The four AI coders I rotate between depending on context size, latency, and the kind of work I'm doing.

OpenCode

Primary AI code assistant — terminal-native, Hermes-friendly.

Claude (Code)

Secondary AI assistant — long context, agentic edits, paired with Hermes for scoped tasks.

GitHub Copilot

Tertiary inline completions while typing.

Cursor

AI-native editor for high-context multi-file refactors.

AI memory & MCP servers

Persistent memory and Model Context Protocol servers — what makes an agent stop forgetting and start compounding.

NotebookLM

Deep context and RAG for long documents.

Supermemory

Persistent knowledge layer across sessions and tools.

Ruflo (custom MCP)

My MCP server for agent orchestration — the layer that lets one agent delegate to specialists.
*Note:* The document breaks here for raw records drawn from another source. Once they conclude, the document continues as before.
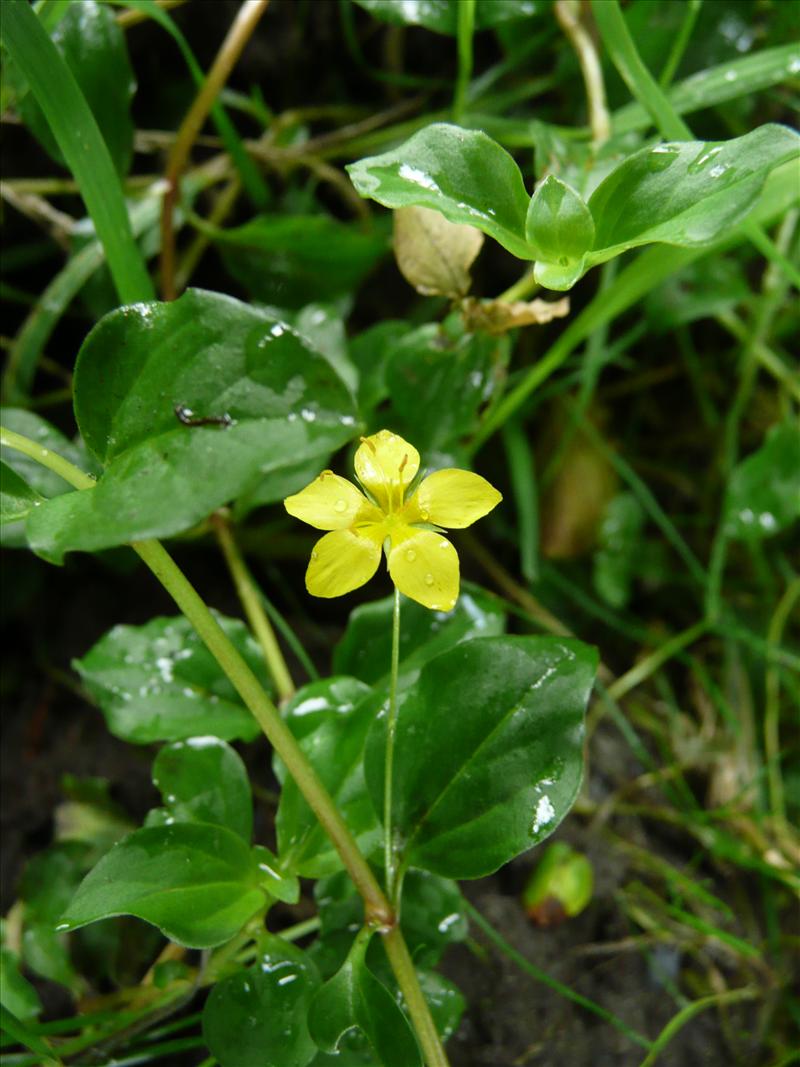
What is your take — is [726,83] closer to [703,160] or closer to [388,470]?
[703,160]

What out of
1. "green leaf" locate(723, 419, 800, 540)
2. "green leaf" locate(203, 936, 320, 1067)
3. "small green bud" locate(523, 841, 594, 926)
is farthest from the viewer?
"green leaf" locate(723, 419, 800, 540)

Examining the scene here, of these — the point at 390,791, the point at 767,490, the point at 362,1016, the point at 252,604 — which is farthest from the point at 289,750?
the point at 767,490

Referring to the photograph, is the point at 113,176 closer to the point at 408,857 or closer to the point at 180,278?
the point at 180,278

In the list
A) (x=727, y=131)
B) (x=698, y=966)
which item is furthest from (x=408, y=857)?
(x=727, y=131)

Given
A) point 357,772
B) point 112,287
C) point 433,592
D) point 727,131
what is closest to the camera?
point 433,592

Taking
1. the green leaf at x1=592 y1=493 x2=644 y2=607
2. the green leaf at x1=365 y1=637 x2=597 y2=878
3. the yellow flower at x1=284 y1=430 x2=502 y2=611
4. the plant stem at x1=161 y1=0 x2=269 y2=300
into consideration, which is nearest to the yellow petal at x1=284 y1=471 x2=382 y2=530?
the yellow flower at x1=284 y1=430 x2=502 y2=611

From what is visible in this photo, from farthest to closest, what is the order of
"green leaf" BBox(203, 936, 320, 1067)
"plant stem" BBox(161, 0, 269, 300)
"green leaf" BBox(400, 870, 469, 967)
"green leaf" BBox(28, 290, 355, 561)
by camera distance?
"plant stem" BBox(161, 0, 269, 300)
"green leaf" BBox(400, 870, 469, 967)
"green leaf" BBox(203, 936, 320, 1067)
"green leaf" BBox(28, 290, 355, 561)

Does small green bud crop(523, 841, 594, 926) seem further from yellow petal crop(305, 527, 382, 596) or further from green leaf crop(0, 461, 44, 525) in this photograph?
green leaf crop(0, 461, 44, 525)

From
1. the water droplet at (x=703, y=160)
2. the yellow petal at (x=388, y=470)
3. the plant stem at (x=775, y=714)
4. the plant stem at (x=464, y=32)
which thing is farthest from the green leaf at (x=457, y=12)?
the plant stem at (x=775, y=714)
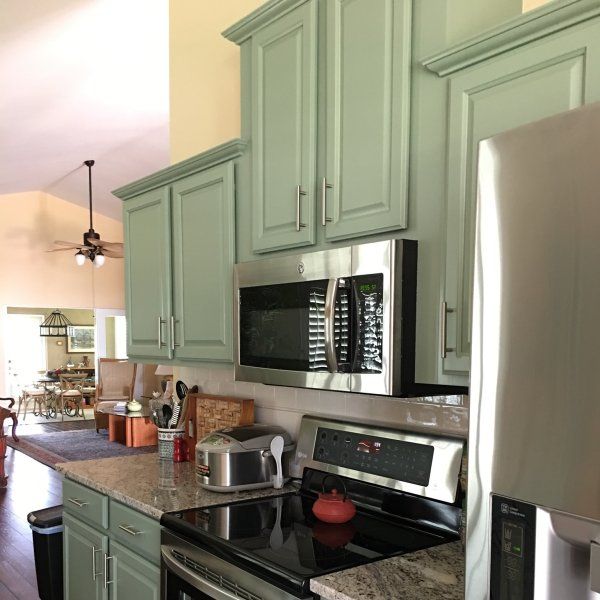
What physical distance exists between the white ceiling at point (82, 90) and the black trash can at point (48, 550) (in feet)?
9.01

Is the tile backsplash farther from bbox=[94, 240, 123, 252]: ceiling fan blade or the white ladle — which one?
bbox=[94, 240, 123, 252]: ceiling fan blade

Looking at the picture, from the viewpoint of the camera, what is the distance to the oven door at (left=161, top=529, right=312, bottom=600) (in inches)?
59.2

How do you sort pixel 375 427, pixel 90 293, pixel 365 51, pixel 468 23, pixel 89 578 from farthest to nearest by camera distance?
pixel 90 293 < pixel 89 578 < pixel 375 427 < pixel 365 51 < pixel 468 23

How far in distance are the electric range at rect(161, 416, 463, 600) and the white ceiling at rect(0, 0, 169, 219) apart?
309 cm

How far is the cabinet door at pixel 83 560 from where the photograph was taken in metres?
2.28

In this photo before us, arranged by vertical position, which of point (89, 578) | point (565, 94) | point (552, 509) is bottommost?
point (89, 578)

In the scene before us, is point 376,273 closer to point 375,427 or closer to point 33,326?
point 375,427

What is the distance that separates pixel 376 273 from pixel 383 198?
0.21 meters

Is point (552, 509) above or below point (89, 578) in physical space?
above

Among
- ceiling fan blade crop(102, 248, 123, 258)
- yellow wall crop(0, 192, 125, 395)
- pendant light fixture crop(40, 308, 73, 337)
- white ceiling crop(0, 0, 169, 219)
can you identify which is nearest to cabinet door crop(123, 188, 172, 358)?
white ceiling crop(0, 0, 169, 219)

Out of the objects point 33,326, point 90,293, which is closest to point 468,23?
point 90,293

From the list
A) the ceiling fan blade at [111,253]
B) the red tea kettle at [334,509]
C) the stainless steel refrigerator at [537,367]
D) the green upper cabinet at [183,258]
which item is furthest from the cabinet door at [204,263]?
the ceiling fan blade at [111,253]

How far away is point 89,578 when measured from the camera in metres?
2.36

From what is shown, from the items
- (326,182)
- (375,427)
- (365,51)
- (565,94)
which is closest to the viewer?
(565,94)
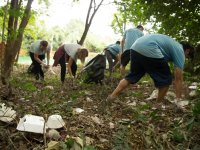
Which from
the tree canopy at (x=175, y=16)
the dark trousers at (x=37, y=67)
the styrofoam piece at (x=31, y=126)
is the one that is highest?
the tree canopy at (x=175, y=16)

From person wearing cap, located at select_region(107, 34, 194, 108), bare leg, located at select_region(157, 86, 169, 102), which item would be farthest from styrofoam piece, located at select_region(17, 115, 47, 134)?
bare leg, located at select_region(157, 86, 169, 102)

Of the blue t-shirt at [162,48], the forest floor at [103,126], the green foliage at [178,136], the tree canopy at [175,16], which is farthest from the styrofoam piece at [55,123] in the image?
the tree canopy at [175,16]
fullstackskills (custom MCP)

Custom 21-agent scaffolding system exposed as an MCP server.

Context7 (MCP)

Live documentation retrieval inside chat — the agent reads the actual docs, not 2024 training data.

Languages & runtimes

What I actually write code in.

Node.js / pnpm

Primary JS runtime and package manager.

Rust / cargo

Systems programming and CLI tooling.

Bun

Fast JS runtime for edge-ready scripts.

Python / uv

AI/ML scripts, fast dependency management.

Java / SDKMAN

Enterprise integrations and JVM tooling.

TypeScript

Strict typing across the entire stack.

Editors

What I open every morning.

VS Code

Primary editor with full extension ecosystem.

Zed

Fast, GPU-accelerated editor for focused sessions.

Neovim

Terminal-native editing and scripting.

Cursor

AI-native editor for high-context sessions.

DevOps & databases

Containers, queues, and stores that keep agents running 24/7.

Podman

Rootless container runtime — primary choice over Docker for agent isolation.

PostgreSQL

OLTP workhorse for agent state, kanban tables, and audit trails.

Supabase

Backend-as-a-service with Postgres, auth, and realtime — the SaaS layer for client work.

Redis

Caching, pub/sub, and session store.

NeonDB

Serverless Postgres for edge workloads.

SOPS / age

Encrypted secrets in Git, decrypted only on the agent host.

Terminal & power tools

The shell tools I'd refuse to live without.

zsh + Starship

Shell and prompt for maximum clarity.

RTK

Custom token killer — 60–90% token savings on dev ops.

lazygit

Terminal UI for git — fast and visual.

eza

Modern ls replacement with icons.

rclone

Cloud storage sync and backup automation.